> **MATERIALS PROVIDED**:
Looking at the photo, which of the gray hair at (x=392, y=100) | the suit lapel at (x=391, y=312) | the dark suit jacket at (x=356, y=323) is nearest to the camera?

* * *

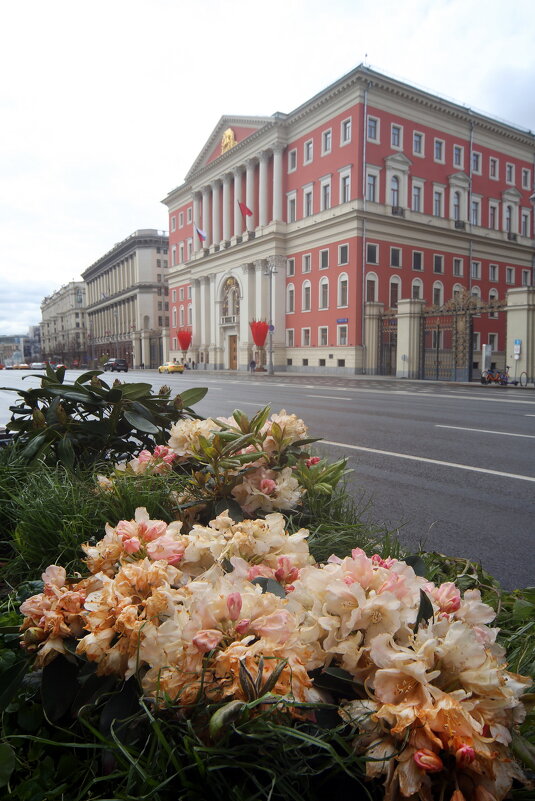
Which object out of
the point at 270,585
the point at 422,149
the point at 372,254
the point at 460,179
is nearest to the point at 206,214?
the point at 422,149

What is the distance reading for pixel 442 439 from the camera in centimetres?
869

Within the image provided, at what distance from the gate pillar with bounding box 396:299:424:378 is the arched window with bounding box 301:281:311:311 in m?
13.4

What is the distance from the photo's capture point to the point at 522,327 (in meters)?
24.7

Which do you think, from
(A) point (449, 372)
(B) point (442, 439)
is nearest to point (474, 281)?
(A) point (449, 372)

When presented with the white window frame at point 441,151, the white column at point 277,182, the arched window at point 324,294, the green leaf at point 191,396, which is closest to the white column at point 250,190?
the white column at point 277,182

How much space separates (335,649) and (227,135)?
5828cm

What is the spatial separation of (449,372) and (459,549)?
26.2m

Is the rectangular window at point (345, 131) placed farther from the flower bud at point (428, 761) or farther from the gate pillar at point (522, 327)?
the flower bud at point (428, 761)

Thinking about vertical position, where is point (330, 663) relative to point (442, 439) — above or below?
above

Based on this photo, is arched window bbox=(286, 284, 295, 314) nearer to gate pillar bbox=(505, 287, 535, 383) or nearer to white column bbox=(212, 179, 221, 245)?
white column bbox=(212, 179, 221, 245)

--

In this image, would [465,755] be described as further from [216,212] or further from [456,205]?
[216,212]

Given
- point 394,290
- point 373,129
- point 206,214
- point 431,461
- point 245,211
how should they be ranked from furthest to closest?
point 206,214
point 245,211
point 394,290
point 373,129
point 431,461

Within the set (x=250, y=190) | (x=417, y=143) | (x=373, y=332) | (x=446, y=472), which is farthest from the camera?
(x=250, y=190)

> **TASK STATEMENT**:
Collect each line above that contains the word "this". Case counts.

> **ANSWER TO THE TASK**:
Based on this photo, is arched window bbox=(286, 284, 295, 314) nearer to gate pillar bbox=(505, 287, 535, 383) or nearer to white column bbox=(212, 179, 221, 245)?
In this image, would [465,755] be described as further from [216,212] or further from [456,205]?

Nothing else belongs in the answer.